MikuAuahDark: 2019

Monday, October 21, 2019

Enabling Private DNS for Modified-Android that Lack Such Settings?

One of the best features in Android 9 is Private DNS feature which allows DNS request not to be modified in any way by third-party or even by your ISP (this is always in Indonesia huh). Basically it does encrypt your DNS request and sign it so no one (except destination) can see it. And even if they see it, they can't modify it because it's signed.

Enough for that, some phones running Pie unfortunately lack such features. Some OSes like MIUI actually just hid them, so invoking "am start com.android.settings/.Settings\$NetworkDashboardSetting" will show them. However, something like ColorOS completely removed it from their settings. So we shouldn't rely on that MIUI method.

Now my idea is "What if we set those options from ADB instead?". It took me some research and ADB shell + grep with my phone and here's what I found.

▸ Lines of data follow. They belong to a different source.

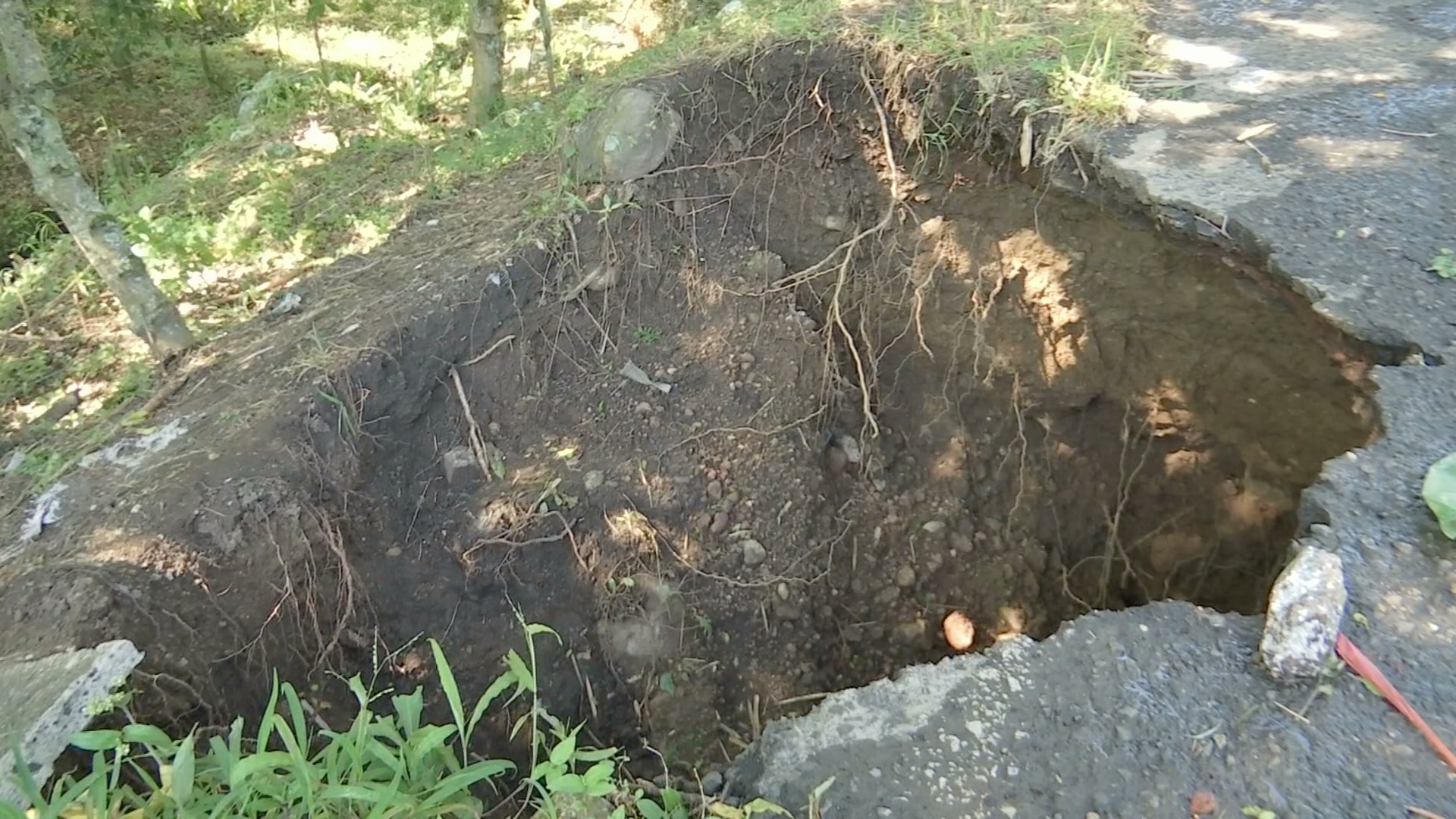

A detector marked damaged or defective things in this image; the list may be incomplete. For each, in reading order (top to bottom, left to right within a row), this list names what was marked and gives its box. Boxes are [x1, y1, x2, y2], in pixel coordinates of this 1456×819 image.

broken concrete slab [0, 638, 143, 804]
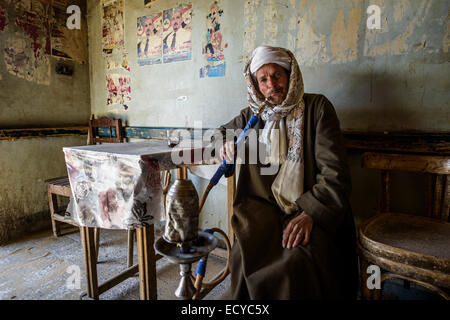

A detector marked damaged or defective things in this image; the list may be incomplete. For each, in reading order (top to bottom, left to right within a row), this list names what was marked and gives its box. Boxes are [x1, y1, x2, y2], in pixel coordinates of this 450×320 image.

torn paper on wall [139, 12, 165, 66]
torn paper on wall [162, 4, 192, 63]
torn paper on wall [201, 1, 229, 78]
peeling plaster wall [0, 0, 90, 244]
peeling plaster wall [86, 0, 448, 232]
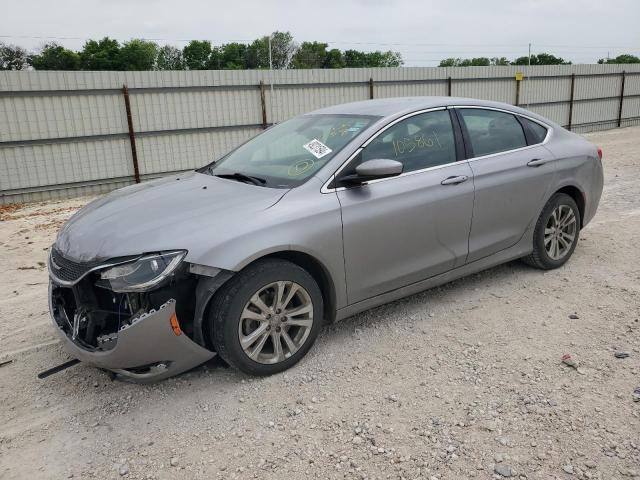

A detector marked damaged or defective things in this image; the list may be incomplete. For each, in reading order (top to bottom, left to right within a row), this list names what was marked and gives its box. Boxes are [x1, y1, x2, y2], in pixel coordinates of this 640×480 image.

rusty metal fence post [120, 85, 141, 183]
broken headlight [99, 251, 186, 292]
damaged front bumper [47, 278, 216, 382]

$ settings list global | grep dns
private_dns_mode=hostname
private_dns_specifier=1dot1dot1dot1.cloudflare-dns.com

It looks clear that we can simply set those values from ADB. The shell does have access to modify those settings, at least in my phone (Mi A1 as of writing). So here are the possible combination of setting.

$ settings put global private_dns_specifier resolver_hostname
$ settings put global private_dns_mode off|opportunistic|hostname

Change "resolver_hostname" to something like "1dot1dot1dot1.cloudflare-dns.com" and see if it works. Note that the Private DNS hostname setting only works if "private_dns_specifier" is set to "hostname". If your phone stops connecting to internet (can't resolve any hostname), that means you messed up the "private_dns_specifier". Double check and try again.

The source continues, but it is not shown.